Este 11 de septiembre se cumplieron 22 años de una fecha que los más jóvenes no conocieron en su trágica dimensión, pero quienes hemos vivido un poco más recordamos como un verdadero quiebre en la historia de la humanidad.
Aquel día observamos con horror y en vivo, a través de la televisión, como una serie de atentados terroristas sacudían los Estados Unidos. Esa mañana de 2001, cuatro aviones comerciales fueron secuestrados por extremistas del grupo Al-Qaeda, la mano que provocó una tragedia que cobró la vida de casi 3.000 personas y cambió el curso de la política y la seguridad internacional para siempre.
Dos de estos aviones fueron dirigidos contra las emblemáticas Torres Gemelas del World Trade Center en Nueva York. El impacto y el posterior colapso de los edificios fueron transmitidos en tiempo real, dejando a millones de espectadores en todo el mundo impactados, ante la magnitud del hecho.

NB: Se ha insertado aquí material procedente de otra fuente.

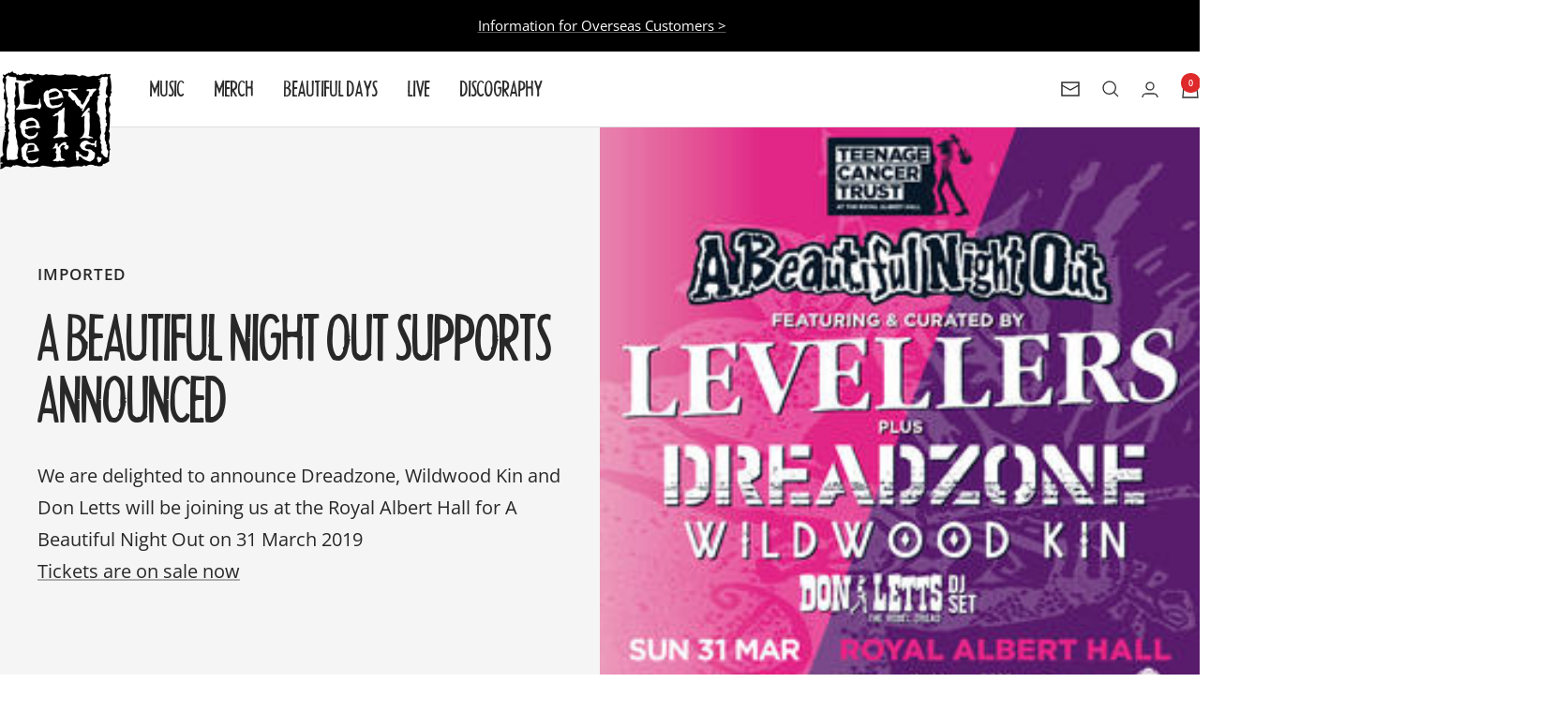

--- FILE ---
content_type: text/css
request_url: https://www.levellers.co.uk/cdn/shop/t/18/assets/theme__lv.css?v=65805670417319273201743589610
body_size: 172004
content:
@font-face{font-family:Headline Two HPLHS;src:url(/cdn/shop/files/HEADTH___1.eot?v=1613991366) format("eot"),url(/cdn/shop/files/HEADTH___1.woff?v=1613991372) format("woff"),url(/cdn/shop/files/HEADTH___1.ttf?v=1613991358) format("truetype"),url(/cdn/shop/files/HEADTH___1.woff?v=1613991372) format("svg");font-weight:400;font-style:normal}.heading.heading--small{font-weight:700;font-size:1.1em}@media screen and (max-width: 1199px){.header__wrapper{height:80px}.header__logo{align-self:flex-start}.header__logo-image{max-width:100px!important;transform:translateY(-10px)}}@media screen and (min-width: 1200px){.header__wrapper{height:80px}.header__logo{align-self:flex-start}}.header__linklist-link{font-family:var(--heading-font-family);font-size:22px;text-transform:uppercase}.mega-menu__inner{padding-block-start:92px;justify-content:space-between}.header__cart-count{background-color:rgb(var(--product-on-sale-accent))}.slideshow .content-box.text-container{display:flex;flex-direction:column;gap:20px}.slideshow .content-box.text-container>*{margin:0}.slideshow .content-box.text-container>*{order:3}.slideshow .content-box.text-container>h3{order:1}.slideshow .content-box.text-container>h2{order:2;font-size:1.1em}.slideshow__image-wrapper:before{display:none}.slideshow .content-box.text-container{padding:42px 36px;background:rgba(var(--section-blocks-overlay-color),var(--section-blocks-overlay-opacity))}@media screen and (max-width: 741px){.slideshow .content-box.text-container{text-align:center;justify-content:center}}.slideshow .lv__slideshow__slide-inner__aside-image{aspect-ratio:1;position:absolute;top:0;bottom:0;left:auto;right:0;height:80%;margin:auto 10vw auto 0;display:flex;align-items:center;justify-content:flex-start;pointer-events:none}.slideshow .lv__slideshow__slide-inner__aside-image--right{left:0;right:auto;margin:auto 0 auto 10vw}.slideshow .lv__slideshow__slide-inner__aside-image--center{display:none}@media screen and (max-width: 999px){.slideshow .lv__slideshow__slide-inner__aside-image{display:none}}.slideshow .lv__slideshow__slide-inner__aside-image img{object-fit:contain;object-position:center left}.slideshow__image-wrapper video{width:100%;height:100%;object-fit:cover}.list-collections .list-collections__item .h4.heading{font-size:4em}.list-collections .prev-next-button svg{height:22px}.image-with-text{background-image:url('data:image/svg+xml,<svg width="1512" height="694" viewBox="0 0 1512 694" fill="none" xmlns="http://www.w3.org/2000/svg" xmlns:xlink="http://www.w3.org/1999/xlink"><mask id="mask0_78_193" style="mask-type:alpha" maskUnits="userSpaceOnUse" x="0" y="0" width="1512" height="694"><rect width="1512" height="694" fill="%23F6F6F6"/></mask><g mask="url(%23mask0_78_193)"><rect opacity="0.6" x="-11" y="-1" width="1512" height="695" fill="%23F2F2F2"/><rect x="-603" y="-406" width="1708" height="1710" fill="url(%23pattern0_78_193)"/><rect x="795" y="-941" width="1708" height="1710" fill="url(%23pattern1_78_193)"/></g><defs><pattern id="pattern0_78_193" patternContentUnits="objectBoundingBox" width="1" height="1"><use xlink:href="%23image0_78_193" transform="scale(0.000703069)"/></pattern><pattern id="pattern1_78_193" patternContentUnits="objectBoundingBox" width="1" height="1"><use xlink:href="%23image0_78_193" transform="scale(0.000703069)"/></pattern><image id="image0_78_193" width="1423" height="1424" preserveAspectRatio="none" xlink:href="[data-uri]"/></defs></svg>');background-position:cover}.image-with-text .h3.heading{font-size:4em}.image-with-text__text-wrapper{font-size:1.1em}.shopify-section--image-with-text-block .h3.heading{font-size:4em}.image-with-text-block__text-container{font-size:1.1em}.shopify-section--featured-collections .h2.heading{font-size:4em}.shopify-section--blog-posts{padding:var(--vertical-breather) 0}.shopify-section--blog-posts .h2.heading{font-size:4em}.shopify-section--blog-posts .article-item__image-container{aspect-ratio:4 / 3}.shopify-section--blog-posts .article-item__image-container .article-item__image{height:100%;object-fit:cover}@media screen and (min-width: 740px){.shopify-section--newsletter .content-box.text-container{width:calc(var(--grid-column-width)* 12 + var(--grid-gap)* 11)}}.shopify-section--newsletter .content-box.text-container{font-size:1.1em}.shopify-section--newsletter .image-with-text-block__content{background-color:rgba(var(--section-block-background),.9)}.shopify-section--newsletter .image-with-text-block__content .input{background-color:rgb(var(--section-block-background))}.shopify-section--newsletter .content-box.text-container .heading{font-size:4em;font-family:var(--heading-font-family);font-weight:var(--heading-font-weight);font-style:var(--heading-font-style);color:rgb(var(--heading-color));text-transform:var(--heading-text-transform);line-height:1.2}.shopify-section--newsletter .image-with-text-block__content:before{content:var(--newsletter-signup-prefix-title);font-family:var(--text-font-family);font-style:var(--text-font-style);text-transform:uppercase;font-weight:var(--text-font-bold-weight);letter-spacing:1px;line-height:1.46636}.breadcrumb{display:none}.shopify-section--collection-banner .h1.heading{font-size:5.5em}@media screen and (min-width: 741px){.product-facet__meta-bar{margin-block-end:48px}}.product-item__label-list .label{padding:6px 8px}.product-item-meta__title{font-weight:700}@media screen and (min-width: 1000px){.shopify-section--main-product .product .product__media{padding-inline-start:0}.shopify-section--main-product .product,.shopify-section--product-content .product-content{margin-inline:0;justify-content:stretch;gap:80px}.shopify-section--main-product .product>*,.shopify-section--product-content .product-content>*{width:calc(50% - 40px)}}.shopify-section--main-product{margin-top:80px}.shopify-section--main-product .product-meta__title{font-size:3.5em}.shopify-section--main-product .product-form__option-info{font-weight:700}.shopify-section--product-recommendations .h3.heading{font-size:4em}.product-content__featured-products-title.heading.heading--small{font-size:3.5em;font-family:var(--heading-font-family);font-weight:var(--heading-font-weight);font-style:var(--heading-font-style);color:rgb(var(--heading-color));text-transform:var(--heading-text-transform);line-height:1.2}.footer__item{max-width:none}.social-media__item{box-shadow:none;border-radius:50%;max-width:16%;aspect-ratio:1;display:flex;align-items:center;justify-content:center}@media screen and (min-width: 1090px){.social-media__item .icon{width:32px;height:32px}}
/*# sourceMappingURL=/cdn/shop/t/18/assets/theme__lv.css.map?v=65805670417319273201743589610 */


--- FILE ---
content_type: text/javascript
request_url: https://www.levellers.co.uk/cdn/shop/t/18/assets/custom.js?v=167639537848865775061742476097
body_size: -570
content:
//# sourceMappingURL=/cdn/shop/t/18/assets/custom.js.map?v=167639537848865775061742476097
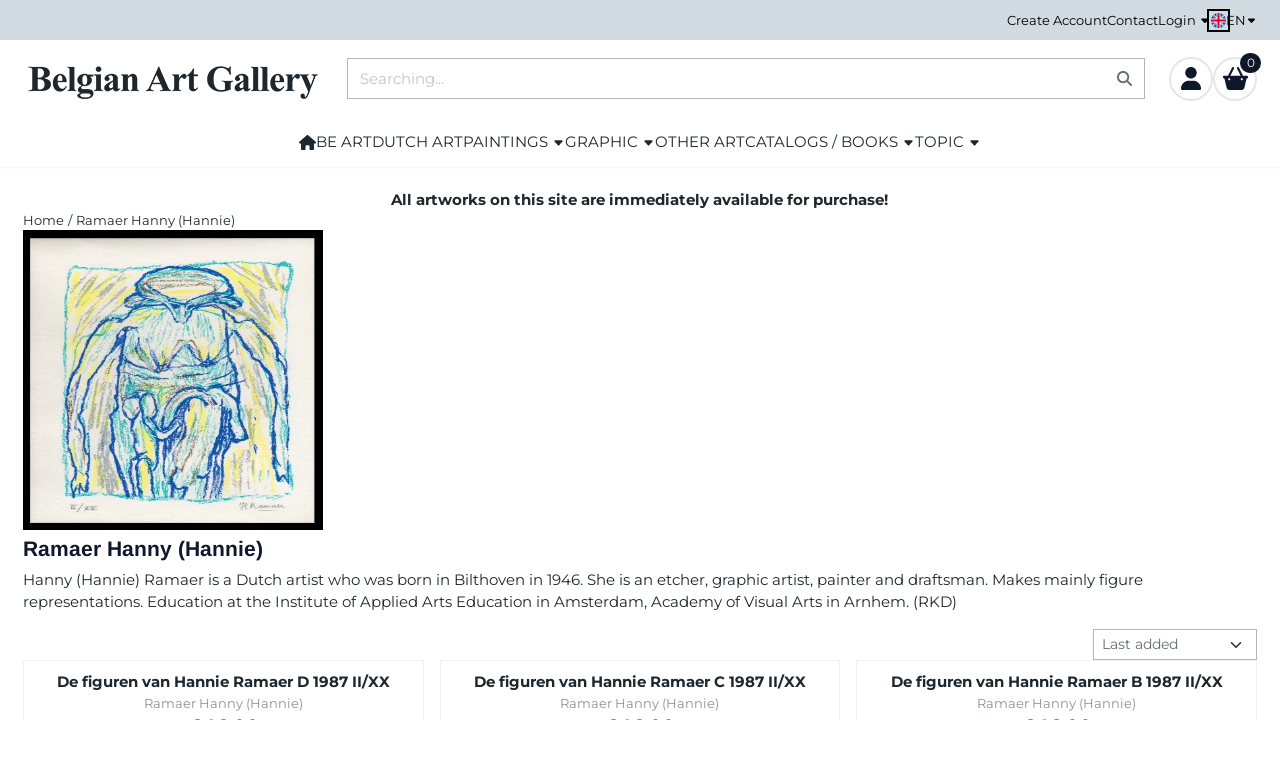

--- FILE ---
content_type: text/plain
request_url: https://www.google-analytics.com/j/collect?v=1&_v=j102&a=1130855315&t=pageview&_s=1&dl=https%3A%2F%2Fwww.belgian-art-gallery.be%2Fen%2Fhanny-hannie-ramaer%2F%3Fmanufacturers_id%3D857&ul=en-us%40posix&dt=Buy%20artworks%20by%20the%20Dutch%20artist%20Hanny%20(Hannie)%20Ramaer&sr=1280x720&vp=1280x720&_u=KCDAgEABEAAAACAAI~&jid=1857656247&gjid=1719022540&cid=1633053642.1768096126&tid=UA-149359684-1&_gid=1703542024.1768096127&_slc=1&z=1781463286
body_size: -576
content:
2,cG-DEYLXB00SN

Simultáneamente, otro avión se estrelló contra el robusto edificio del Pentágono en Arlington, Virginia, sede del Departamento de Defensa de EE.UU. Esa nación estaba bajo un ataque coordinado sin precedentes.
Sin embargo, la historia de ese día también incluye un hecho heroico en el estado de Pensilvania, donde los pasajeros del vuelo 93 se enfrentaron a los secuestradores y, en un acto de sacrificio heróico, derribaron la aeronave en un campo vacío para evitar que alcanzara su objetivo, posiblemente el Capitolio o la Casa Blanca.
Aquellas acciones brutales dejaron cicatrices imborrables en el tejido social y político del mundo entero. El odio y la violencia alcanzaron su punto más álgido, pero también se trata de un día que nos enseñó la urgencia de la paz, la cooperación y el diálogo como antídotos al horror.
Esos actos de violencia sirvieron para apuntalar el miedo y la desconfianza, pero no lograron alcanzar sus objetivos, ni lo harán jamás. En cambio, cosecharon un repudio global, que dejó claro que no serán tolerados ni aceptados por el mundo, ni antes ni ahora.
El legado de aquellos atentados es profundo y duradero, tanto que llega hasta hoy. Ese 11 de septiembre nos dejó numerosas lecciones críticas, que debemos tener presentes y aplicar en un mundo aún lleno de desafíos y amenazas.
En primer lugar, dejó sentado que el extremismo y el terrorismo pueden afectar a cualquier sociedad en cualquier parte del mundo. Jamás la primera potencia mundial había recibido un ataque en su propio suelo continental.
Eso era algo que se consideraba imposible y, sin embargo sucedió. Más que eso, fue atacada en su corazón financiero y militar, con una desproporcionada cifra de fallecidos civiles en cosa de minutos.
De allí en adelante, nada volvió a ser seguro en el mundo.
Esa desgracia que nos golpeó tan duramente como humanidad, nos unió también en la urgencia de evaluarnos y de reconstruir un tejido de seguridad que quedó herido para siempre; pero que también ha aprendido mucho en este largo trecho, respecto a cómo cuidar a las naciones y a su gente. Porque la maldad existe, anda suelta y puede llegar a ser muy poderosa. Eso no ha cambiado, y si lo ha hecho es para peor.
En segundo lugar, el acto heroico de los pasajeros del vuelo 93 en Pensilvania resalta hasta dónde puede llegar el compromiso y el valor de la ciudadanía civil y común en un momento crucial.
El silencioso monumento levantado en el lugar donde el avíon se precipitó a tierra, tras una pelea entre los secuestradores y los secuestrados a bordo del aparato, es testimonio de cómo el ser humano es capaz del valor, del desapego y del último sacrificio cuando se enfrenta a la vida y la muerte como las dos caras de una moneda.
En lugar de responder al terrorismo con más violencia, debemos hacer un esfuerzo responsable en la promoción de la cooperación. La paz no es simplemente la ausencia de guerra; es un estado de armonía en el que las naciones y las personas pueden convivir en prosperidad y seguridad.
La educación desempeña un papel determinante en la promoción de la tolerancia. Debemos enseñar a las generaciones futuras los valores del respeto y la empatía. Tenemos que garantizar que todas las voces sean escuchadas y que todas las personas sean tratadas con igualdad y justicia. La intolerancia y la discriminación solo alimentan el resentimiento y la alienación, lo que puede llevar a indeseados desenlaces trágicos.
La cooperación no significa que debamos renunciar a nuestras diferencias, sino que debemos abordarlas a través del diálogo y la negociación en lugar de la violencia.
La tragedia del 11S nos dejó un legado de dolor, pero también de solidaridad y resiliencia. Hoy debemos tener presente la importancia de promover la paz, la cooperación y el diálogo como vías para construir un mundo mejor. El terrorismo nunca será la respuesta.